### TASK INSTRUCTIONS
Print the data verbatim. Leave every image out.

### STUDY MATERIAL
——
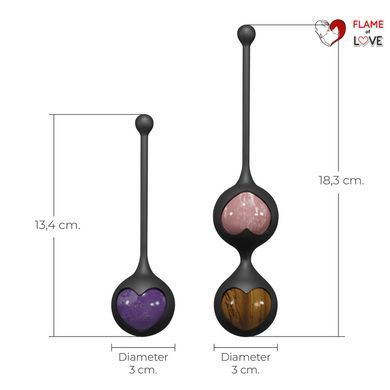 Вагінальні кульки Adrien Lastic Harmony Stones, напівдорогоцінне каміння, діаметр 3 см, 2 тримачі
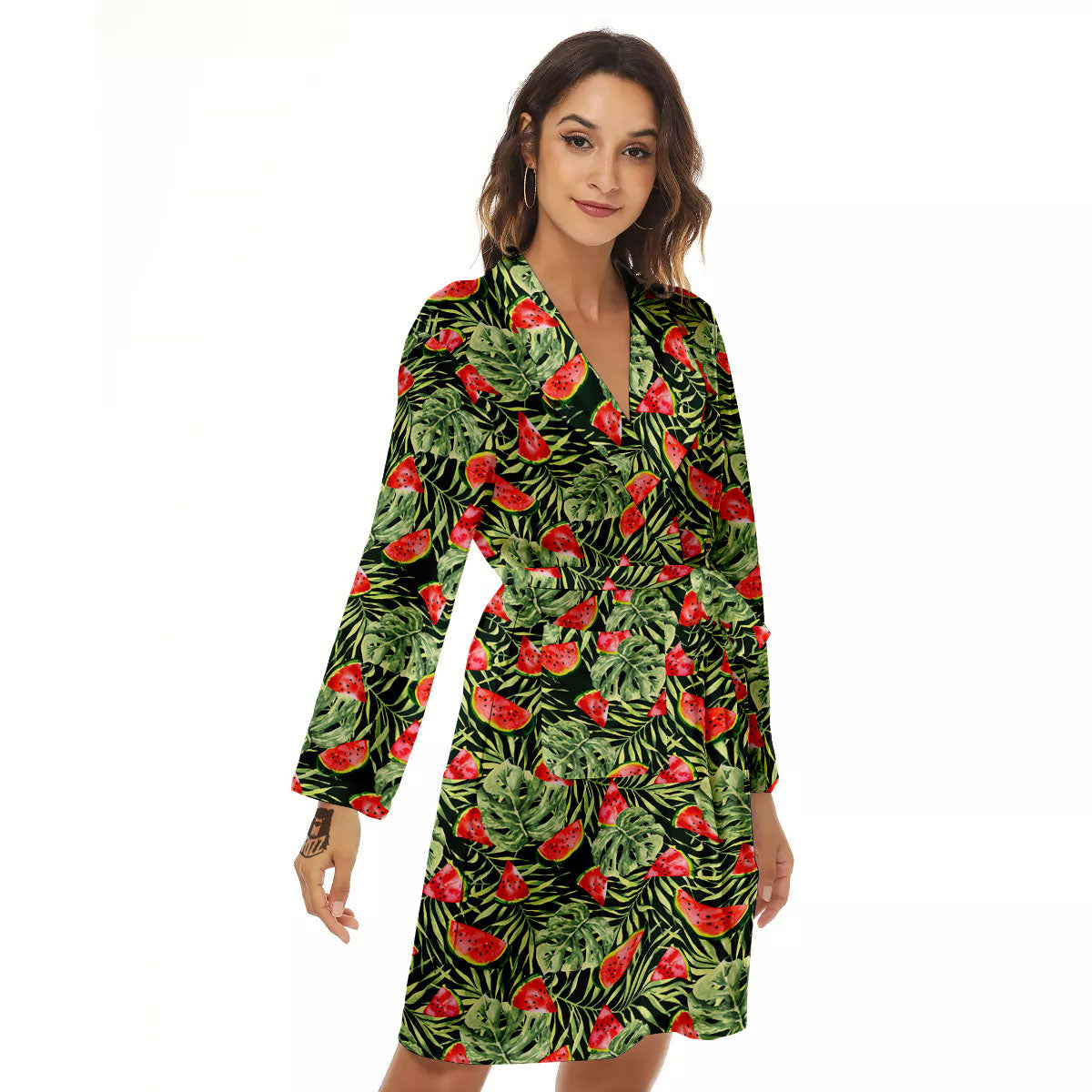 Leaf Palm Watermelon Black Print Pattern Women's Robe-grizzshop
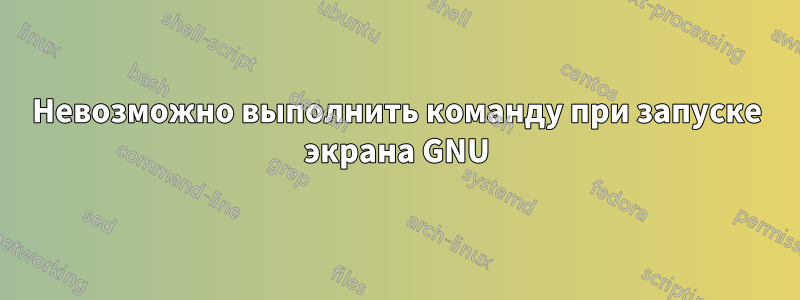 Невозможно выполнить команду при запуске экрана GNU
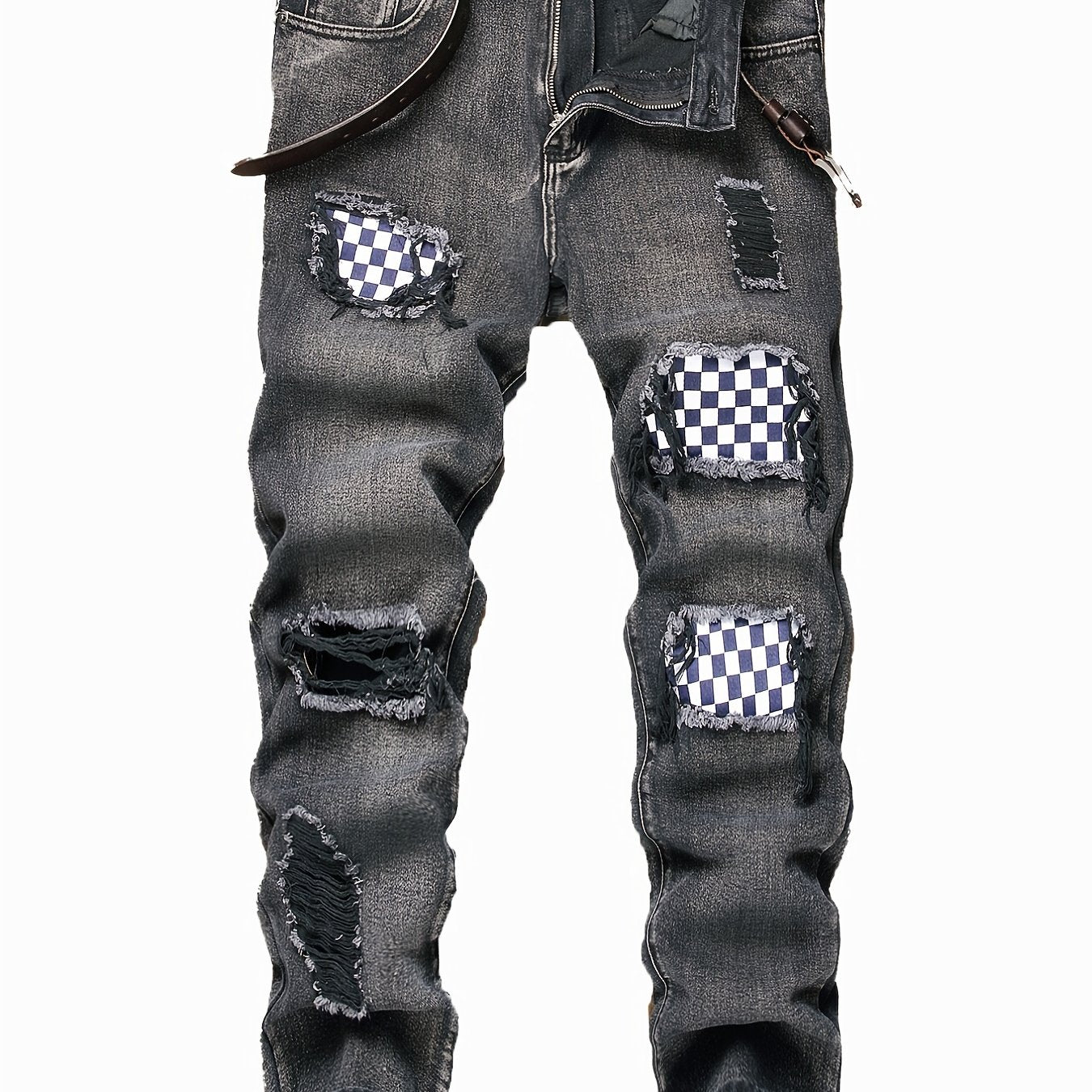 Men's Patchwork Ripped Jeans Casual Street Style Distressed Denim Pants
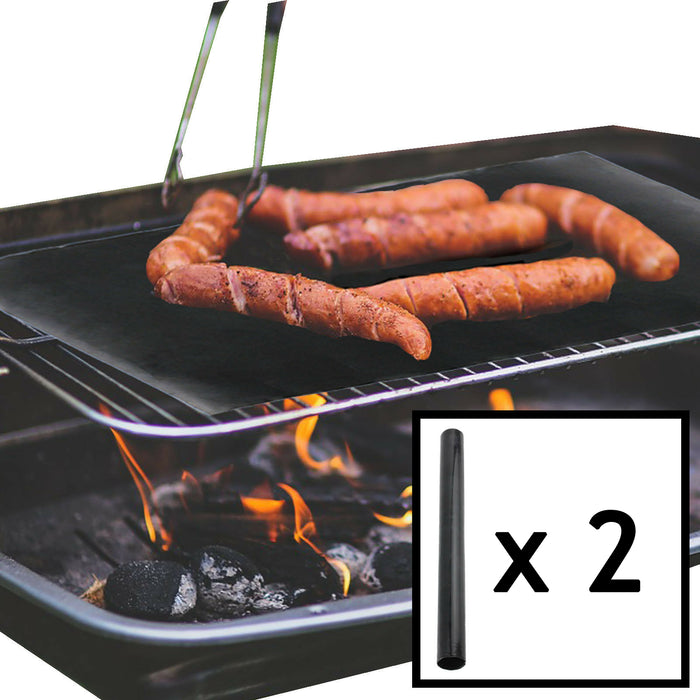 Barbecue Liner Teflon Non Stick Heavy Duty BBQ Lining 40 x 50cm (Pack of 2)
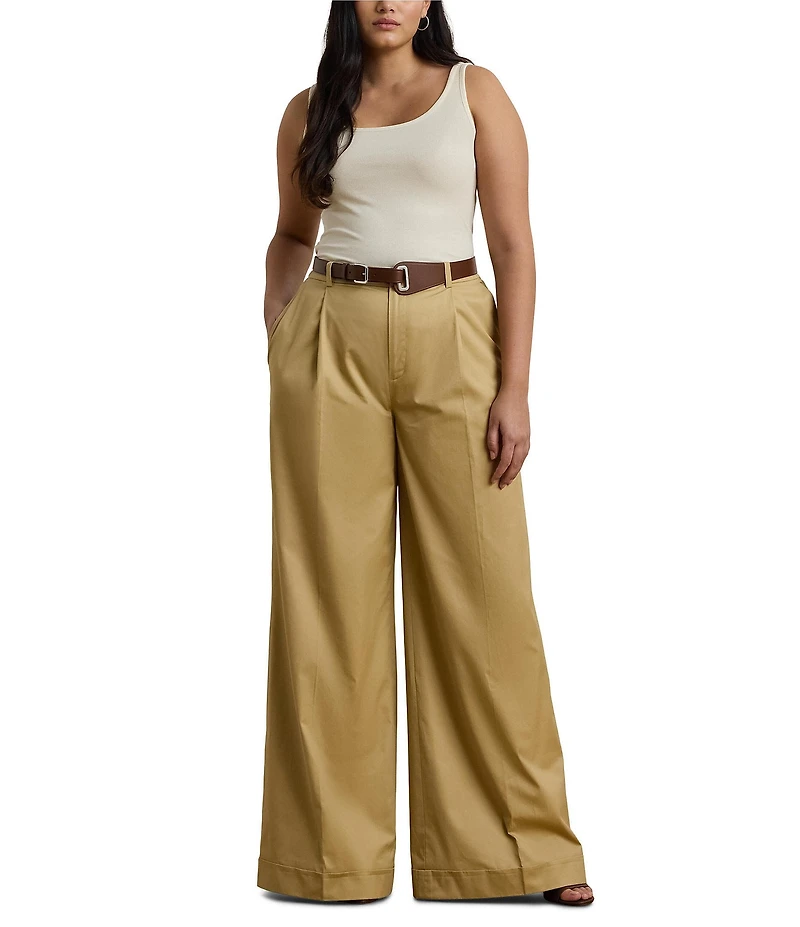 Lauren Ralph Lauren Plus Size Pleated Wide Leg Pants
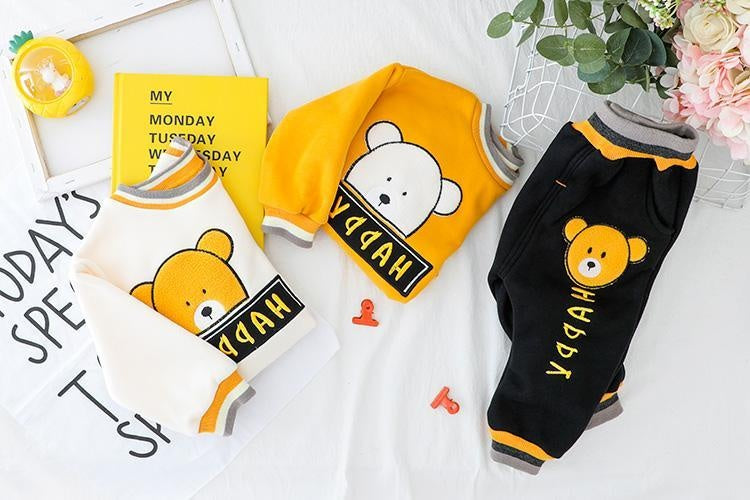 Boys Sets Winter Cartoon Bear Plush Tops Bottoms 2 Pcs 0-3 Years - MomyMall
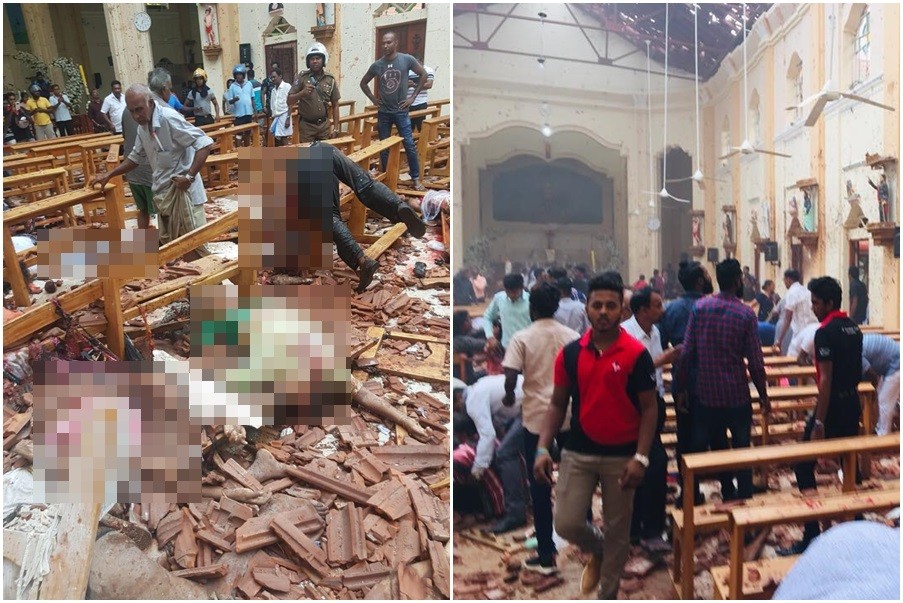 ▲斯里蘭卡首都可倫坡（Colombo）連環爆炸案現場畫面。（圖／翻攝自AaryanDineshK推特）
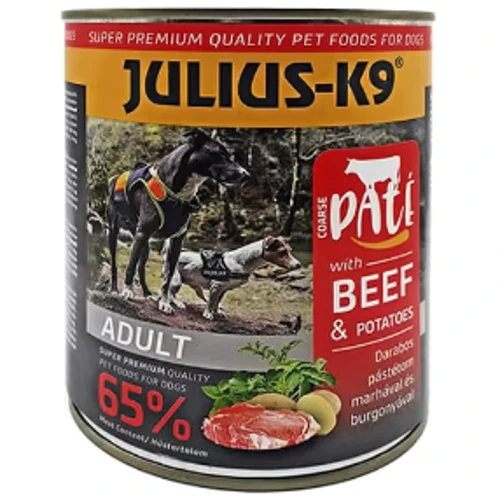 Влажный корм Julius К-9 паштет для собак с говядиной и картошкой 800 г (5998274313139)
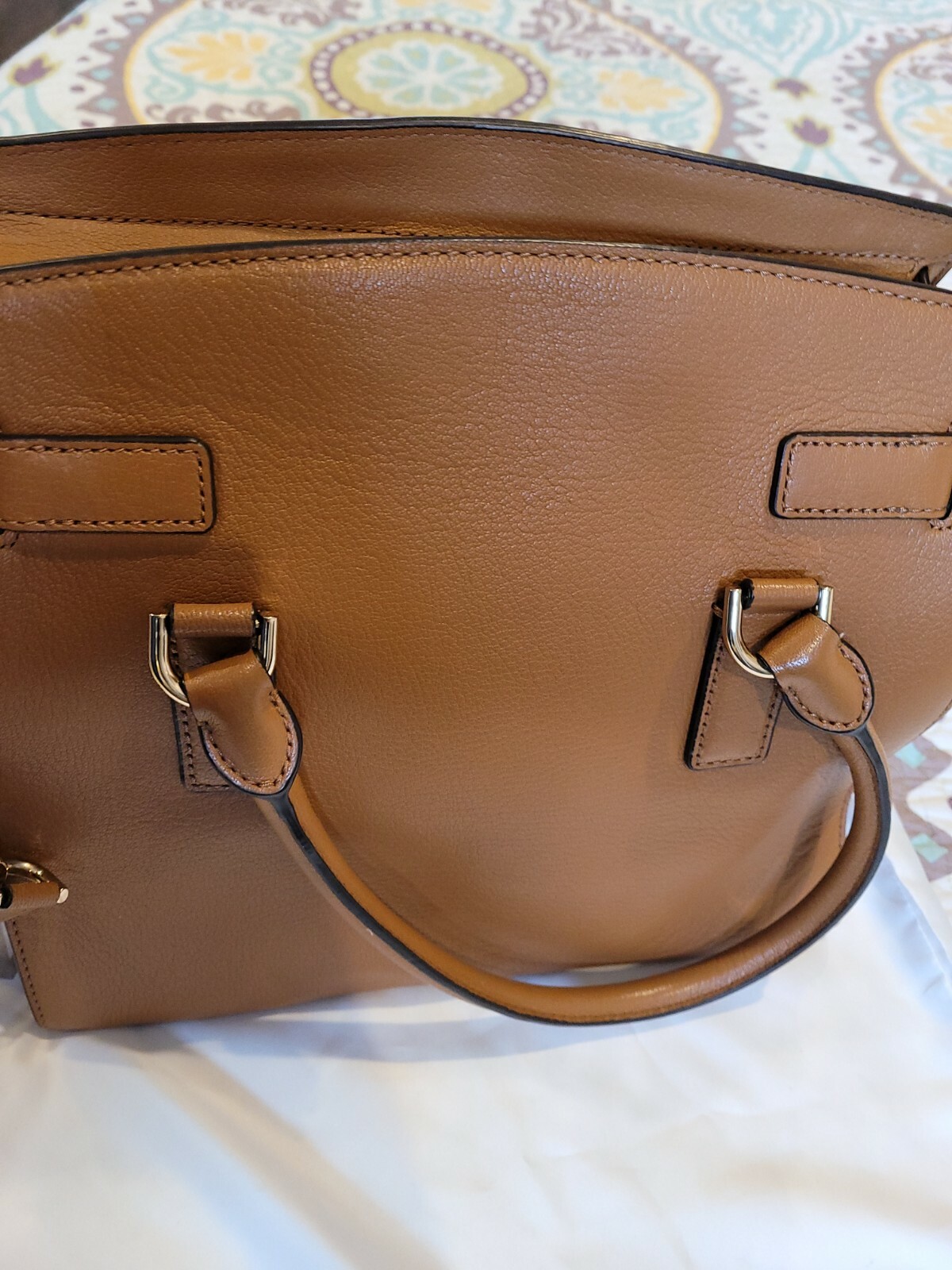 Michael Kors Hamilton Satchel Brown Luggage Gold Lock Hardware EUC CLEAN CLEAN!
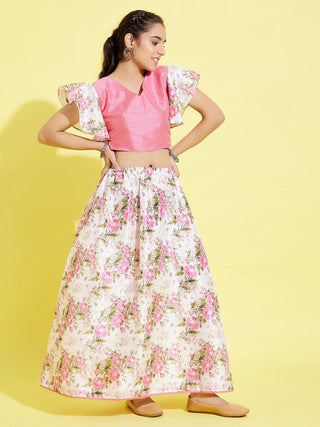 YUVA BY VASTRAMAY Girl's Printed Skirt And Ruffle Crop Top Set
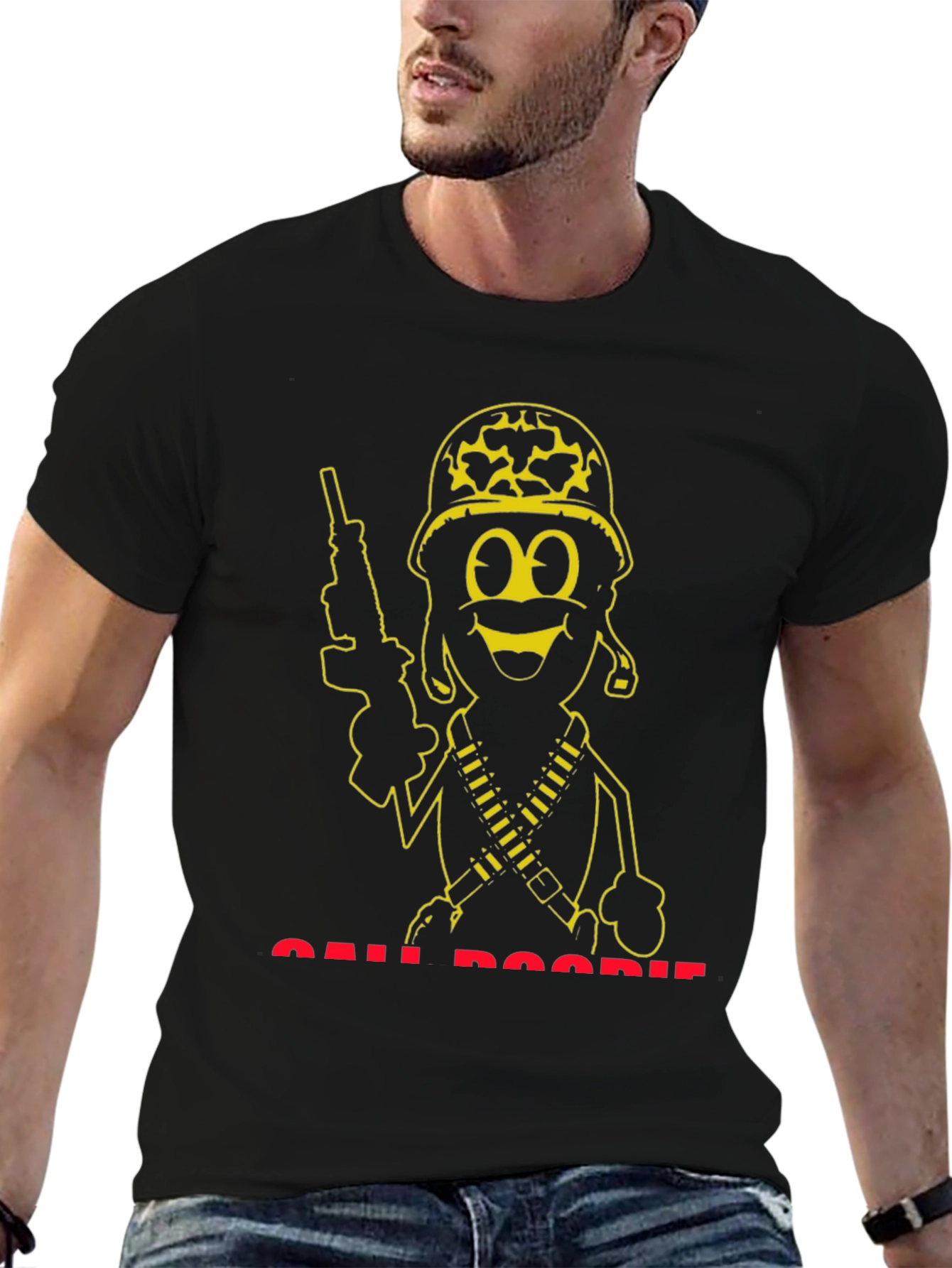 Cartoon Soldier Graphic Tee - Black T-Shirt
——
### ANSWER TO THIS EXERCISE
 Вагінальні кульки Adrien Lastic Harmony Stones, напівдорогоцінне каміння, діаметр 3 см, 2 тримачі
 Leaf Palm Watermelon Black Print Pattern Women's Robe-grizzshop
 Невозможно выполнить команду при запуске экрана GNU
 Men's Patchwork Ripped Jeans Casual Street Style Distressed Denim Pants
 Barbecue Liner Teflon Non Stick Heavy Duty BBQ Lining 40 x 50cm (Pack of 2)
 Lauren Ralph Lauren Plus Size Pleated Wide Leg Pants
 Boys Sets Winter Cartoon Bear Plush Tops Bottoms 2 Pcs 0-3 Years - MomyMall
 ▲斯里蘭卡首都可倫坡（Colombo）連環爆炸案現場畫面。（圖／翻攝自AaryanDineshK推特）
 Влажный корм Julius К-9 паштет для собак с говядиной и картошкой 800 г (5998274313139)
 Michael Kors Hamilton Satchel Brown Luggage Gold Lock Hardware EUC CLEAN CLEAN!
 YUVA BY VASTRAMAY Girl's Printed Skirt And Ruffle Crop Top Set
 Cartoon Soldier Graphic Tee - Black T-Shirt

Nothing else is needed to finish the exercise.